Task instructions >> Transcribe the listing below in full, keeping every line exactly as it is.

Records provided >>
+++
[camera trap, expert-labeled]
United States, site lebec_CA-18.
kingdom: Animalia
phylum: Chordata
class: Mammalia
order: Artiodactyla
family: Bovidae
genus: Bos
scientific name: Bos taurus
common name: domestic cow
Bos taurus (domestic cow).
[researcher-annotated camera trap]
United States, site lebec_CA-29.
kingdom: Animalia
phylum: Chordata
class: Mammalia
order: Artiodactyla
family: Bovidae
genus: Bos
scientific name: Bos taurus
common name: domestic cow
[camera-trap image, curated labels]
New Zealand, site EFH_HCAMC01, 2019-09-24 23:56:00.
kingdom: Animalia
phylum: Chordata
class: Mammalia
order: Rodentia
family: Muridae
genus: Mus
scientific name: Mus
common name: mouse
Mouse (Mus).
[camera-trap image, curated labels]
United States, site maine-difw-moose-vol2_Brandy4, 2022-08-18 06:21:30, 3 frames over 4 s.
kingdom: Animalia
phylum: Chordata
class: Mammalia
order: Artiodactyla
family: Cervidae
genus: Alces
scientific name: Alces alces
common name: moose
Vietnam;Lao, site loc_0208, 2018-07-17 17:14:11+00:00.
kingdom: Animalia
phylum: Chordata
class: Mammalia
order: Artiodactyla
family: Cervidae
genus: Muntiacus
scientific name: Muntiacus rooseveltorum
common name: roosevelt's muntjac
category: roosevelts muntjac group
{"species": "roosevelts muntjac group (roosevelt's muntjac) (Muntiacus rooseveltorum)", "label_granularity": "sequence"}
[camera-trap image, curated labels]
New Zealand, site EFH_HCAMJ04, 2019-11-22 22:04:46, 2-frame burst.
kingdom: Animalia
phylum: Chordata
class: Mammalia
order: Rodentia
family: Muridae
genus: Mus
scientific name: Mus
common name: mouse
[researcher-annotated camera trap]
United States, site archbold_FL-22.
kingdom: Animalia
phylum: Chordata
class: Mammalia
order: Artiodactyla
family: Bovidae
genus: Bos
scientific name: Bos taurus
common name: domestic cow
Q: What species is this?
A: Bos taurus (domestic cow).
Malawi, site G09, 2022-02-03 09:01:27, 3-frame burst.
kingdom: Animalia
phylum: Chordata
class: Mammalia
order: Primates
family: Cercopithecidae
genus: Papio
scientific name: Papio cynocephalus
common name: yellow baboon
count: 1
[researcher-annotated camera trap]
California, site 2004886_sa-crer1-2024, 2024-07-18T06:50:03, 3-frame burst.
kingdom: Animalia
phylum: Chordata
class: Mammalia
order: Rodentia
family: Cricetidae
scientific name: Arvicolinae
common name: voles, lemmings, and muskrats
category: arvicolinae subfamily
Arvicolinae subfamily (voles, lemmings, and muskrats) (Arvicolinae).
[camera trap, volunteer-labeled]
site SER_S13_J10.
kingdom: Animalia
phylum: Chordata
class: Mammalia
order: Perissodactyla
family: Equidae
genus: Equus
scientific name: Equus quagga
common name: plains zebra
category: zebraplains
+++
Completed task >>
[camera trap, expert-labeled]
United States, site lebec_CA-18.
kingdom: Animalia
phylum: Chordata
class: Mammalia
order: Artiodactyla
family: Bovidae
genus: Bos
scientific name: Bos taurus
common name: domestic cow
Bos taurus (domestic cow).
[researcher-annotated camera trap]
United States, site lebec_CA-29.
kingdom: Animalia
phylum: Chordata
class: Mammalia
order: Artiodactyla
family: Bovidae
genus: Bos
scientific name: Bos taurus
common name: domestic cow
[camera-trap image, curated labels]
New Zealand, site EFH_HCAMC01, 2019-09-24 23:56:00.
kingdom: Animalia
phylum: Chordata
class: Mammalia
order: Rodentia
family: Muridae
genus: Mus
scientific name: Mus
common name: mouse
Mouse (Mus).
[camera-trap image, curated labels]
United States, site maine-difw-moose-vol2_Brandy4, 2022-08-18 06:21:30, 3 frames over 4 s.
kingdom: Animalia
phylum: Chordata
class: Mammalia
order: Artiodactyla
family: Cervidae
genus: Alces
scientific name: Alces alces
common name: moose
Vietnam;Lao, site loc_0208, 2018-07-17 17:14:11+00:00.
kingdom: Animalia
phylum: Chordata
class: Mammalia
order: Artiodactyla
family: Cervidae
genus: Muntiacus
scientific name: Muntiacus rooseveltorum
common name: roosevelt's muntjac
category: roosevelts muntjac group
{"species": "roosevelts muntjac group (roosevelt's muntjac) (Muntiacus rooseveltorum)", "label_granularity": "sequence"}
[camera-trap image, curated labels]
New Zealand, site EFH_HCAMJ04, 2019-11-22 22:04:46, 2-frame burst.
kingdom: Animalia
phylum: Chordata
class: Mammalia
order: Rodentia
family: Muridae
genus: Mus
scientific name: Mus
common name: mouse
[researcher-annotated camera trap]
United States, site archbold_FL-22.
kingdom: Animalia
phylum: Chordata
class: Mammalia
order: Artiodactyla
family: Bovidae
genus: Bos
scientific name: Bos taurus
common name: domestic cow
Q: What species is this?
A: Bos taurus (domestic cow).
Malawi, site G09, 2022-02-03 09:01:27, 3-frame burst.
kingdom: Animalia
phylum: Chordata
class: Mammalia
order: Primates
family: Cercopithecidae
genus: Papio
scientific name: Papio cynocephalus
common name: yellow baboon
count: 1
[researcher-annotated camera trap]
California, site 2004886_sa-crer1-2024, 2024-07-18T06:50:03, 3-frame burst.
kingdom: Animalia
phylum: Chordata
class: Mammalia
order: Rodentia
family: Cricetidae
scientific name: Arvicolinae
common name: voles, lemmings, and muskrats
category: arvicolinae subfamily
Arvicolinae subfamily (voles, lemmings, and muskrats) (Arvicolinae).
[camera trap, volunteer-labeled]
site SER_S13_J10.
kingdom: Animalia
phylum: Chordata
class: Mammalia
order: Perissodactyla
family: Equidae
genus: Equus
scientific name: Equus quagga
common name: plains zebra
category: zebraplains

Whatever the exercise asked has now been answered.